Neither explains the weirdness of our habit of keeping mementos. I have a green sweater in the corner of my closet. It’s a misshapen, disgusting thing that was a poor fashion statement when it was new and is even less so now. I haven’t carbon dated it, but it may as well be older than I am.
Yet I keep it because, wrapped in its mottled fabric, in addition to decades of dust, are memories of trips to a windswept beach with my parents and brother, 17 years ago. The ocean, sand and sky would all be variations of a beautiful gray, with the coolness of the air a constant presence. I would trundle about, falling over and chasing the dog.
What if the speck of dust on the sleeve is actually a grain of sand from that day?
I found a Daily article from 2017 about the start of President Tessier-Lavigne’s tenure. It sets a cautious and bleak stage — one characterized by unprecedented animosity between students and the outgoing administration — calling student trust in the University at a trough. A new alcohol policy had been implemented contrary to student feedback, academic diversity was threatened by skewed enrollment in CS classes and there were widespread concerns over Title IX and the sexual assault reporting process.
Beyond these challenges, the article emphasized reasons for hope: the incoming administration’s aptitude and enthusiasm for listening and soliciting feedback, explicitly citing their interest in building more inclusive decision making processes.

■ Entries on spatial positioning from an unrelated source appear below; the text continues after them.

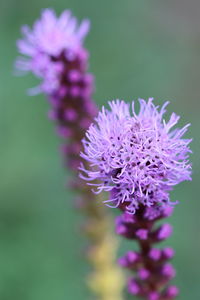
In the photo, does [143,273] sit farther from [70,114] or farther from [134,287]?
[70,114]

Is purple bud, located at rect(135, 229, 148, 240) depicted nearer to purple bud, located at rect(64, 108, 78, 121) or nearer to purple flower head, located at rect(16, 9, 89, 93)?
purple bud, located at rect(64, 108, 78, 121)

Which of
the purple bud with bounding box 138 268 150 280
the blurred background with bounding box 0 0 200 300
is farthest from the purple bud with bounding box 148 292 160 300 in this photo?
the blurred background with bounding box 0 0 200 300

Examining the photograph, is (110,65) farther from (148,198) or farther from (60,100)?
(148,198)

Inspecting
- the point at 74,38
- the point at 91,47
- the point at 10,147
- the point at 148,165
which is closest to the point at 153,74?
the point at 91,47

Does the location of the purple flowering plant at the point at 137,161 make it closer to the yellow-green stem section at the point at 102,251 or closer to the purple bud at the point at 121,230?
the purple bud at the point at 121,230

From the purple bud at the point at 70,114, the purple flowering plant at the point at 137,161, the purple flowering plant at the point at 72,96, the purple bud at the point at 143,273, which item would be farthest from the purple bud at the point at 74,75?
the purple bud at the point at 143,273

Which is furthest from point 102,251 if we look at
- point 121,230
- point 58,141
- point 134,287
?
point 58,141
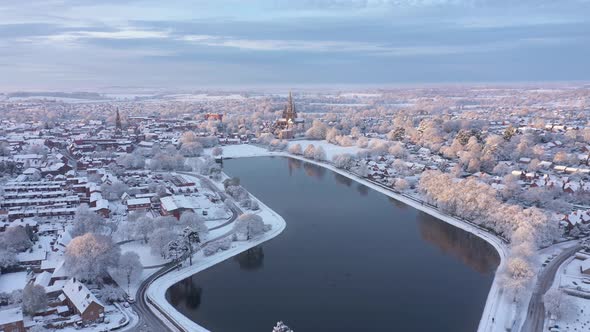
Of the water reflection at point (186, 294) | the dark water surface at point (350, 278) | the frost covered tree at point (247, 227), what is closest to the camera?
the dark water surface at point (350, 278)

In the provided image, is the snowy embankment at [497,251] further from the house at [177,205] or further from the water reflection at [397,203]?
the house at [177,205]

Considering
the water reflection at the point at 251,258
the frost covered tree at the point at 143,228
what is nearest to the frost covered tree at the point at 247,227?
the water reflection at the point at 251,258

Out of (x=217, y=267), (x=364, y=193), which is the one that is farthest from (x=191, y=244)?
(x=364, y=193)

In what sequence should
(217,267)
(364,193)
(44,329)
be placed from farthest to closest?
(364,193), (217,267), (44,329)

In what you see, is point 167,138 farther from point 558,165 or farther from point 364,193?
point 558,165

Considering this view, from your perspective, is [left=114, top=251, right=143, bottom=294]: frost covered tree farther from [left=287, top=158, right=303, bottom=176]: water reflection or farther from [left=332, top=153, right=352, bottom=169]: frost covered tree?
[left=332, top=153, right=352, bottom=169]: frost covered tree

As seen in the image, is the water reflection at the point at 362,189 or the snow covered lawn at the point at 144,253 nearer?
the snow covered lawn at the point at 144,253

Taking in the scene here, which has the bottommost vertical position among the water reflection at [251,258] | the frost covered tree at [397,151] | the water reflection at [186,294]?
the water reflection at [186,294]
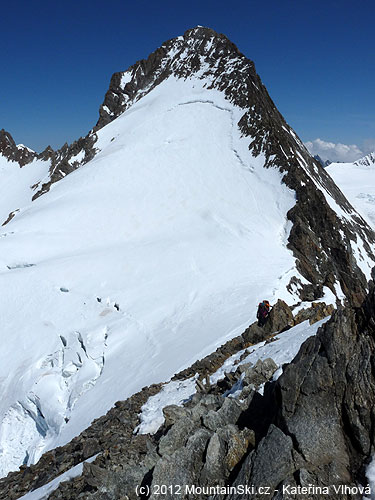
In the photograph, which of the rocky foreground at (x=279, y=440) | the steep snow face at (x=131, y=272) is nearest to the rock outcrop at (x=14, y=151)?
the steep snow face at (x=131, y=272)

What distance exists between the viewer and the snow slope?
81438mm

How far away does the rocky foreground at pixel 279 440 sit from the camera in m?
6.66

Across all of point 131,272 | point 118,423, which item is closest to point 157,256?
point 131,272

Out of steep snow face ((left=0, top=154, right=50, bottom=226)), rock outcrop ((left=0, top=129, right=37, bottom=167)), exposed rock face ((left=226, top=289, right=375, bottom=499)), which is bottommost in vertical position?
exposed rock face ((left=226, top=289, right=375, bottom=499))

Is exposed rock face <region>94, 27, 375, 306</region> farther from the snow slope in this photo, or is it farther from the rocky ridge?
the snow slope

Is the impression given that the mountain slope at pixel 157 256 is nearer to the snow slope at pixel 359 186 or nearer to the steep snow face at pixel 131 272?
the steep snow face at pixel 131 272

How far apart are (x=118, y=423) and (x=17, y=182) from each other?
82.8 meters

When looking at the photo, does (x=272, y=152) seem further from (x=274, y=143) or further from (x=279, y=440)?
(x=279, y=440)

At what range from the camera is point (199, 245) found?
1272 inches

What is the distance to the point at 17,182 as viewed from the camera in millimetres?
83875

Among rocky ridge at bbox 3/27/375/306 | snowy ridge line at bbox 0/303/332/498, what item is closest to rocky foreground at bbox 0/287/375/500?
snowy ridge line at bbox 0/303/332/498

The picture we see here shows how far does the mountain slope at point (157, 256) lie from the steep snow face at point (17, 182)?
22925mm

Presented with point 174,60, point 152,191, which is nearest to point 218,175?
point 152,191

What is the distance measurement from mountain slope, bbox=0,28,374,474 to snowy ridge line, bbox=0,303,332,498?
237 centimetres
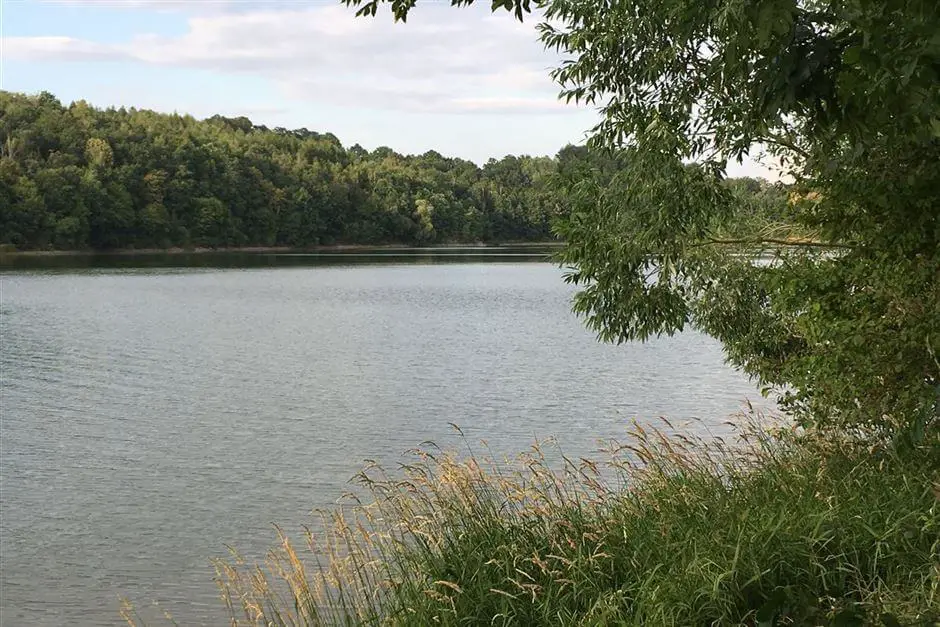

Almost five years later, on-campus issues with sexual assault have become exacerbated and student and Greek life groups report bureaucratic mazes that hamstring event planning. Students shun unappealing University alternatives, and this all comes on the back of a change to the alcohol policy implemented last year, one panned by not just students, but also employees of the Office of Substance Use Programs Education & Resources, who called it “absolute s**t.”
In the 2017 article, President Tessier-Lavigne worried that students often don’t understand the University’s decisions are made with the best intentions. In the words of author and Stanford alumnus Jim Collins ’80, ’83: “bad decisions made with good intentions are still bad decisions.”
There’s a standard roster of dream jobs for five year olds. Back when I was five, superheroes and astronauts were featured heavily. Nowadays, all the toddlers want to be a YouTuber or something mercurial.
My own objective rotated between scientist, architect and race car driver. These weren’t controversial or uncommon choices by any means — I would take a poll during nap-time — but I’ve since become disillusioned with the standard means of expressing our goals for the future.
Someone’s occupation has such a negligible impact on their personality that I’m loath to even ask at parties and social events. This leaves my small-talk repertoire dangerously short staffed, but I’ll roll those dice.
As a consequence, I’ve given up trying to nail down a career path for myself — at least insofar as maintaining pleasant conversation is concerned. Sure, I’m in the process of applying to graduate school — a decision that inclines me towards some paths more than others — but there’s still reticence to place a stake in the ground. I fear doing so will make it harder for that ground to shift.
My abstaining from this question is unfortunate as I’m about to graduate — an event that necessarily prompts questions of career paths. People can’t help but ask.
“I have no idea,” I say in response, clearly disappointing them. Maybe I’ll start saying I want to be a superhero.